For Sebi, the concern was the grant of frequent waivers on its own rules to government-owned banks when they raised money from institutional investors through Qualified Institutional Placements or QIPs. These weren’t genuine placements of securities to investors — rather, it was the LIC or the government putting in money, as many investors remained unaware of the real state of the banks. And there was little incentive for the banks or the government to correct this.
From a day to 30 days
Sebi’s August 4, 2017 circular made it mandatory for listed corporates to disclose default within a day of the event. It can be argued that had the circular been implemented, investors would have been made aware of the troubled state of some of India’s top corporate groups and firms, which were referred to the insolvency court in 2018. The pushback by powerful groups led to the regulator jettisoning the rule without giving reasons. In internal discussions before the original circular was issued, some Sebi officials had pointed out that 30 days was the norm for corporate bonds.

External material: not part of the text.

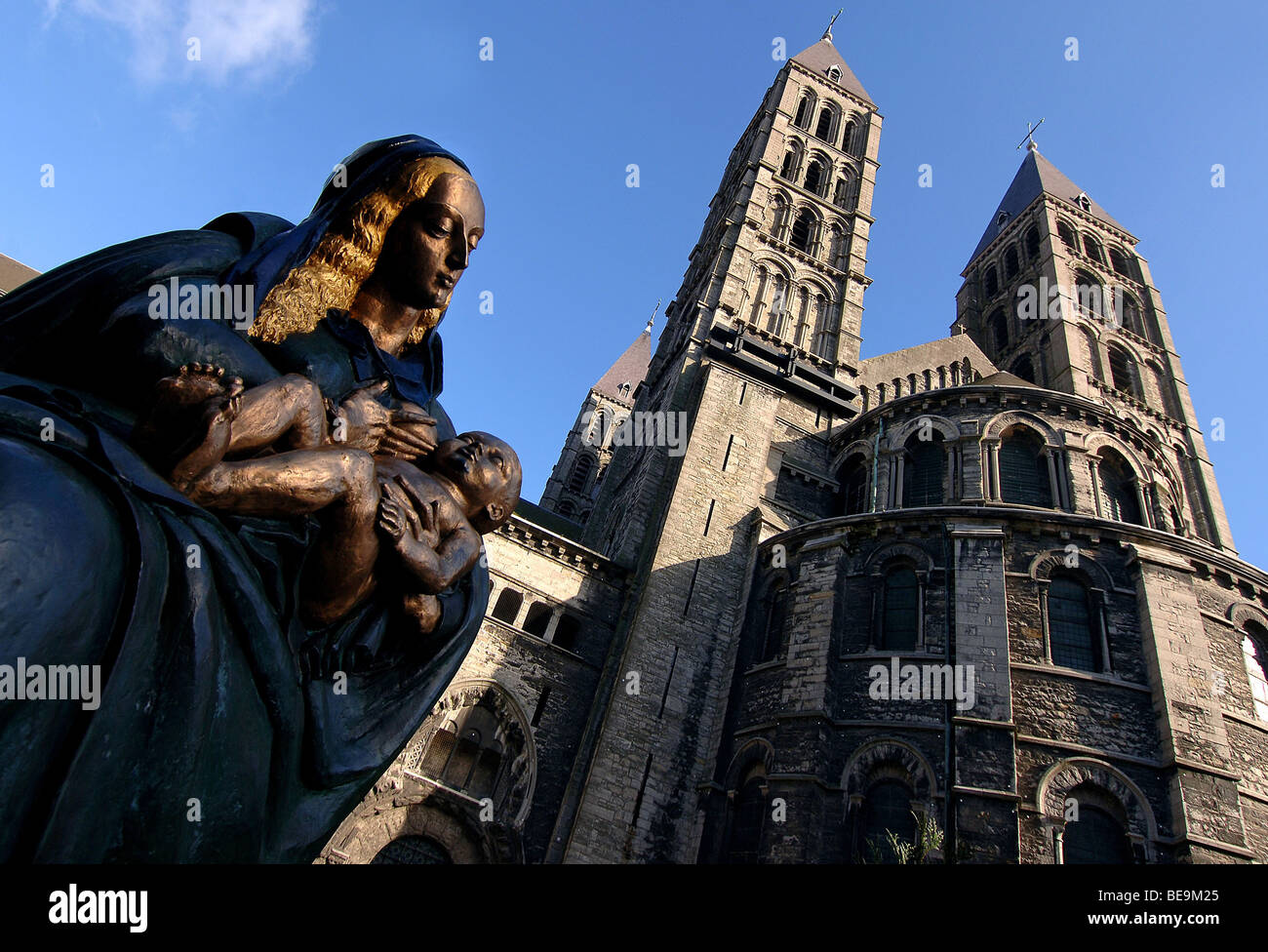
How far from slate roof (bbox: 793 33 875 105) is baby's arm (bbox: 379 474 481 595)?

The other argument in favour of 30 days could be uniformity in regulatory rules. In its famous circular of February 12, 2018, the RBI had directed banks to start the process of resolution or restructuring of a loan even if the default was for only a day. After the April 2, 2019 ruling of the Supreme Court striking down the circular, the RBI revised its rule in June — offering a 30-day window to classify an account as a Non Performing Account.
Sebi’s November 21 circular could be seen either as a sign of regulatory synergy with the RBI, or as a nod to a more pragmatic approach.
The challenge now
In 2017, Sebi backed off at the last minute on implementing the disclosure norms on default. However, 2018 and 2019 have seen the collapse of several storied corporates. Much of what was known before they went into bankruptcy was based on anecdotal evidence with credit rating agencies way behind the curve.
The erosion of faith could be detrimental to fuelling fresh investment. In India, the tightening of rules often happens in the aftermath of a scam or under public pressure, after investors have been short-changed. Last time, the regulator blinked; this time the challenge for both Sebi and the government is to hold firm. If they do that, they will at least be able to tell investors and other stakeholders from January next year that they had been forewarned.